Mario Beaulieu est-il un pion d'Ottawa?
12 septembre 2018
Merci, Monsieur Lafrenaie, de réagir à mon article, «Beaulieu l'intrigant», et de nous donner votre point de vue. J'ai longtemps cru, moi aussi, les explications de Mario Beaulieu concernant la campagne électorale de 2015 et ses suites. Mais force est d'admettre que ces explications sont cousues de fil blanc.
Beaulieu dit à qui veut l'entendre qu'il a été obligé de «s'écraser» devant Duceppe et son entourage. Mais quand on lui demande pourquoi, il n'a pas de réponse valable à donner. Il était président du Bloc Québécois et il avait à son service des militants dévoués, moi le premier. Il avait remporté l'élection dans sa circonscription, tandis que Duceppe avait été battu. Quelles ont été exactement les méthodes employées par Duceppe pour obliger Beaulieu à se prosterner devant lui et à ne pas exercer ses prérogatives de président? Comment Beaulieu a-t-il pu accepter que Duceppe le perdant nomme Rhéal Fortin «chef intérimaire» et qu'il choisisse le personnel des députés? Je pense que, si vous posez la question, vous verrez, comme moi, que la réponse n'est pas claire du tout.

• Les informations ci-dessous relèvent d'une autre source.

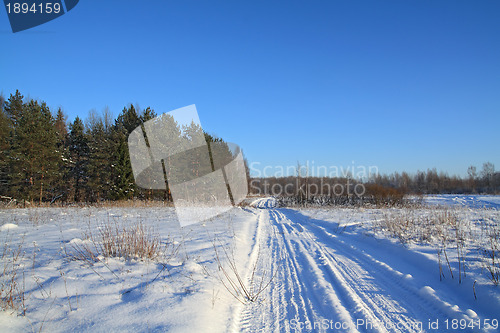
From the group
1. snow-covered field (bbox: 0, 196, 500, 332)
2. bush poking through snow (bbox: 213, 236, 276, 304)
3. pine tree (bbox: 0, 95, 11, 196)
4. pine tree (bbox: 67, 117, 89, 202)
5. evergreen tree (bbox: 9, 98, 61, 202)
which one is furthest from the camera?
pine tree (bbox: 67, 117, 89, 202)

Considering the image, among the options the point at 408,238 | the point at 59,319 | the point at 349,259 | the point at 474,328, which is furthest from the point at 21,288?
the point at 408,238

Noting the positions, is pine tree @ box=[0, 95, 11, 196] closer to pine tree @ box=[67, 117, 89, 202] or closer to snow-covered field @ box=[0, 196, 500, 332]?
pine tree @ box=[67, 117, 89, 202]

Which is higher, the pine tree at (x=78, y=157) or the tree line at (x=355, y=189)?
the pine tree at (x=78, y=157)

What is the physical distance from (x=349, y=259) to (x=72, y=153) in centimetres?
3622

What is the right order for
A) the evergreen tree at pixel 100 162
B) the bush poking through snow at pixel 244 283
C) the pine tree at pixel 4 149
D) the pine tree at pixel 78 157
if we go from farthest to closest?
the pine tree at pixel 78 157
the evergreen tree at pixel 100 162
the pine tree at pixel 4 149
the bush poking through snow at pixel 244 283

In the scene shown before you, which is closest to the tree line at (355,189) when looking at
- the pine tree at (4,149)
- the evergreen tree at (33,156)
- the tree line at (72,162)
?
the tree line at (72,162)

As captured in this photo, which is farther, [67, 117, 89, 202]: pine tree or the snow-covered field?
[67, 117, 89, 202]: pine tree

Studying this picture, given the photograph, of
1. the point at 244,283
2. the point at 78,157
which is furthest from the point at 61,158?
the point at 244,283

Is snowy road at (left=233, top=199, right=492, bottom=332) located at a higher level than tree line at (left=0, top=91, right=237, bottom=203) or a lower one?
lower

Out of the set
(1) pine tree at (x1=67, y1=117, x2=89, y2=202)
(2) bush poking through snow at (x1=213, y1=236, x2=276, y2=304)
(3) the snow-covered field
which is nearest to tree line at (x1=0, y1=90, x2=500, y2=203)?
(1) pine tree at (x1=67, y1=117, x2=89, y2=202)

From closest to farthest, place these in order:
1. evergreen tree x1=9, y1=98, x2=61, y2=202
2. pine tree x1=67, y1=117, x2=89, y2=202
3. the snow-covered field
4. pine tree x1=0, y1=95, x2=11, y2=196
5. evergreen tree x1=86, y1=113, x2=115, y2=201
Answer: the snow-covered field → evergreen tree x1=9, y1=98, x2=61, y2=202 → pine tree x1=0, y1=95, x2=11, y2=196 → evergreen tree x1=86, y1=113, x2=115, y2=201 → pine tree x1=67, y1=117, x2=89, y2=202

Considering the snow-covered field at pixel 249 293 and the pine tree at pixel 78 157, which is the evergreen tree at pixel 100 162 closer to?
the pine tree at pixel 78 157

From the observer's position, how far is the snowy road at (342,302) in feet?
8.20

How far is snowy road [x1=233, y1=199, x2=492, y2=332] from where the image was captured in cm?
250
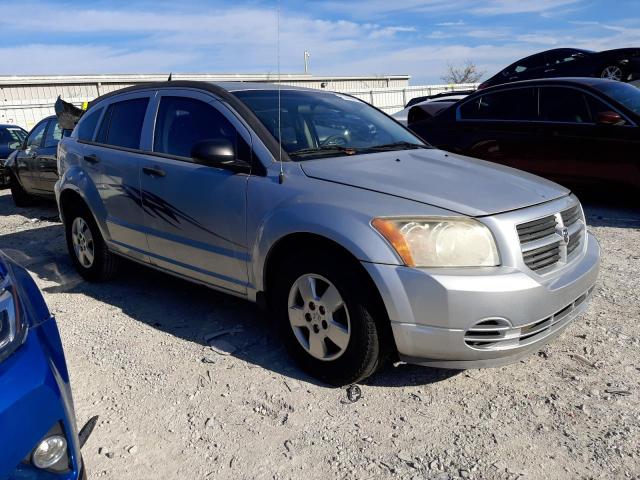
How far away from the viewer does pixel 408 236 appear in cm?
263

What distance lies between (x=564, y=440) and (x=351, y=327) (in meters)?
1.10

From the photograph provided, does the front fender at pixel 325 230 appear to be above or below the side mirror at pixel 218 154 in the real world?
below

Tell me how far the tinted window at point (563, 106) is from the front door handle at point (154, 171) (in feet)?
16.1

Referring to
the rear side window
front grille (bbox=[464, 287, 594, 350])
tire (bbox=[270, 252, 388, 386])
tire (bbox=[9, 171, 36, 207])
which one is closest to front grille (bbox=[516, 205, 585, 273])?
front grille (bbox=[464, 287, 594, 350])

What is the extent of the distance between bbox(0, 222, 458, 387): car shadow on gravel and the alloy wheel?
24cm

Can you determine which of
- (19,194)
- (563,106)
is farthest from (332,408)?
(19,194)

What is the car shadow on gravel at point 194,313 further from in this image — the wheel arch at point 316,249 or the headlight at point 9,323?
the headlight at point 9,323

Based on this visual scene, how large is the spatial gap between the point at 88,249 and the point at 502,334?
12.3 feet

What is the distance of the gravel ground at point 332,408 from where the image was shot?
96.0 inches

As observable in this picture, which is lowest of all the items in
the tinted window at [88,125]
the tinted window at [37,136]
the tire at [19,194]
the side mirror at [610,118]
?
the tire at [19,194]

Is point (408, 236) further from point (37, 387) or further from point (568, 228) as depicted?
point (37, 387)

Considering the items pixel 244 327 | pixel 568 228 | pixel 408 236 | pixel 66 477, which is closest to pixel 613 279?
pixel 568 228

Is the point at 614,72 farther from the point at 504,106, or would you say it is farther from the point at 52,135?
the point at 52,135

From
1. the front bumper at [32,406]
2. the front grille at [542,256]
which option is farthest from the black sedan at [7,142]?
the front grille at [542,256]
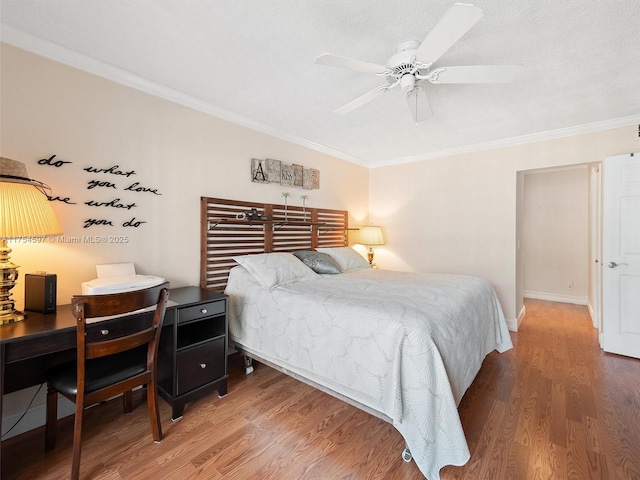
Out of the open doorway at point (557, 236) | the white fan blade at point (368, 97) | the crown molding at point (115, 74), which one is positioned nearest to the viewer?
the crown molding at point (115, 74)

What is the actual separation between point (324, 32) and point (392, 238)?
11.4 ft

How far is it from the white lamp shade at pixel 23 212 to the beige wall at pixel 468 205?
165 inches

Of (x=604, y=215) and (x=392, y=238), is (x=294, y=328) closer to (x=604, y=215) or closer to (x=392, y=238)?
(x=392, y=238)

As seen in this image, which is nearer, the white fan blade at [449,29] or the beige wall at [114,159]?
the white fan blade at [449,29]

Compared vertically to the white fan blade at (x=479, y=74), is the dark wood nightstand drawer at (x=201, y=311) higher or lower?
lower

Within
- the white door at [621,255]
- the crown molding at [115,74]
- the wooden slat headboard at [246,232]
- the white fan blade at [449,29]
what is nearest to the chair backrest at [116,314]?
the wooden slat headboard at [246,232]

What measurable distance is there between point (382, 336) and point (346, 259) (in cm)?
198

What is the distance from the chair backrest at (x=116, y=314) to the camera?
1.39 metres

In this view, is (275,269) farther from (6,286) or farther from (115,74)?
(115,74)

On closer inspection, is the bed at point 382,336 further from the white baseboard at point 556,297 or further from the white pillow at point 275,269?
the white baseboard at point 556,297

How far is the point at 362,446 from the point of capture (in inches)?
67.7

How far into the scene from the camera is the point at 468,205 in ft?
13.2

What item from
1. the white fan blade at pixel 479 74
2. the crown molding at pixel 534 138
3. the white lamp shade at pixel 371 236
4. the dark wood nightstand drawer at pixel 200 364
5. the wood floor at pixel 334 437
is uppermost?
the crown molding at pixel 534 138

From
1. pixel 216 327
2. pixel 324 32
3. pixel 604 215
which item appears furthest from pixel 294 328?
pixel 604 215
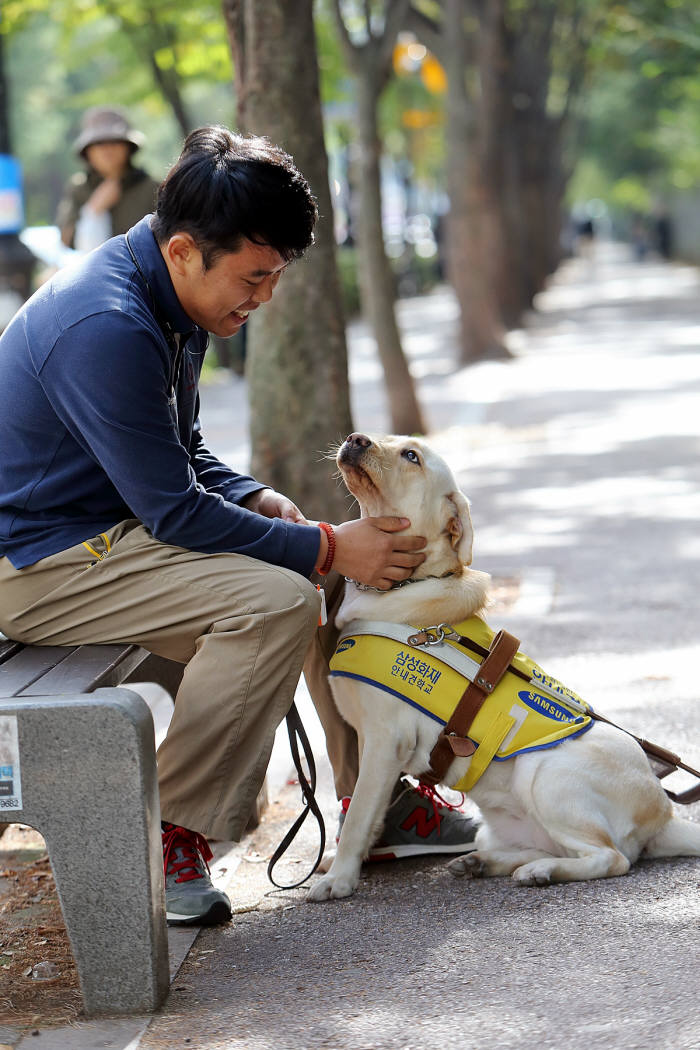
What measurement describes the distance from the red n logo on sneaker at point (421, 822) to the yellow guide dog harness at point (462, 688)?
0.34m

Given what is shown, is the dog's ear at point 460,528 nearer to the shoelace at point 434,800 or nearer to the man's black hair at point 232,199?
the shoelace at point 434,800

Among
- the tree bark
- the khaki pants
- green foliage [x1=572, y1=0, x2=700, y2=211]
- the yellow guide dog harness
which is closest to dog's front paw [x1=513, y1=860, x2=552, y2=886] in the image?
the yellow guide dog harness

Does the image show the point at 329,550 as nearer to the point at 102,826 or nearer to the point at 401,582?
the point at 401,582

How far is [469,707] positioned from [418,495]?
655mm

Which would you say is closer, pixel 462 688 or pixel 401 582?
pixel 462 688

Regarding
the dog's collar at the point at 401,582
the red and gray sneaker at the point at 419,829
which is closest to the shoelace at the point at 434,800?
the red and gray sneaker at the point at 419,829

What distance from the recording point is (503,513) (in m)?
9.27

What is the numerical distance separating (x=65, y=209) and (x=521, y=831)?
676cm

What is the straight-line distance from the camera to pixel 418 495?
3.96 m

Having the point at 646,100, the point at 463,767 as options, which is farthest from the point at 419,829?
the point at 646,100

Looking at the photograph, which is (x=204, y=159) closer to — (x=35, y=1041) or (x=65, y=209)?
(x=35, y=1041)

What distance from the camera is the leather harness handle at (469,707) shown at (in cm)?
369

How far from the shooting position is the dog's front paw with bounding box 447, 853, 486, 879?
12.5 ft

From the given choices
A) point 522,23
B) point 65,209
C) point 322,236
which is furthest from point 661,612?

Pour ce qui est de vos observations concernant l'arrivée de Mario Beaulieu au Bloc Québécois en 2014, avec l'appui des militants indépendantistes les plus convaincus, dont je fais partie — je suis parmi ceux qui ont aidé Beaulieu à recueillir à toute vitesse les signatures dont il avait besoin —, je vous dirais que cette arrivée peut s'expliquer selon la logique d'Ottawa.
Fort de sa réputation d'indépendantiste «pur et dur» — c'est le propre des agents du SCRS de se montrer plus catholiques que le pape pour gagner la confiance de ceux qu'ils vont finir par manipuler, et nous en avons eu de nombreux exemples dans le passé (voir Produire la menace d'Alexandre Popovic) —, Beaulieu était l'homme de la situation pour empêcher des indépendantistes sincères et intelligents de prendre les commandes du Bloc Québécois, où l'influence des Duceppiens était grandement amoindrie depuis le retentissant échec de 2011.
André Bellavance était le seul candidat à la présidence du Bloc Québécois, en 2014, avant l'arrivée de Beaulieu. Il risquait d'être désavoué par ses propres troupes tellement les militants du Bloc avaient soif de discours indépendantistes après la sécheresse des années Duceppe. Ottawa ne pouvait plus compter sur une armée d'employés de député bloquiste sélectionnés par Duceppe pour mettre la bride aux militants. En outre, André Bellavance, Jean-François Fortin et cie étaient sans doute des disciples de Duceppe, mais certainement pas d'habiles manipulateurs. Le charisme et la crédibilité leur faisaient cruellement défaut.
Bref, du point de vue des marionnettistes à Ottawa et de leurs serviteurs médiatiques, il faut trouver un moyen de tenir les vrais indépendantistes en laisse et les empêcher de se faire élire en trop grand nombre au Parlement d'Ottawa, ce qui poserait un sérieux problème aux tenants du régime fédéral. Imaginons ce qui se produirait si, à titre de membre du Comité de la sécurité publique, un député vraiment indépendantiste avait accès à de l'information compromettante à propos des activités secrètes du SCRS sur la scène politique, notamment au sein du mouvement indépendantiste.
Le Bloc Québécois peut être utile au contrôle fédéral des indépendantistes, à condition de ne pas le laisser tomber entre les mains d'une équipe comme celle de Martine Ouellet, qui échappe totalement à l'emprise d'Ottawa. Il faut «encadrer» les militants avec un chef qui leur inspire confiance par ses propos et son image, mais qui reste sagement dans l'enclos quand vient le temps d'agir et qui s'entoure d'employés manipulables ou serviles. Mario a servi d'appât pour prendre beaucoup de poissons dans le filet, les endormir et préparer le retour de Duceppe et de ses acolytes, qui ont su régler rapidement le sort de Martine Ouellet avec l'aide de leurs amis des médias.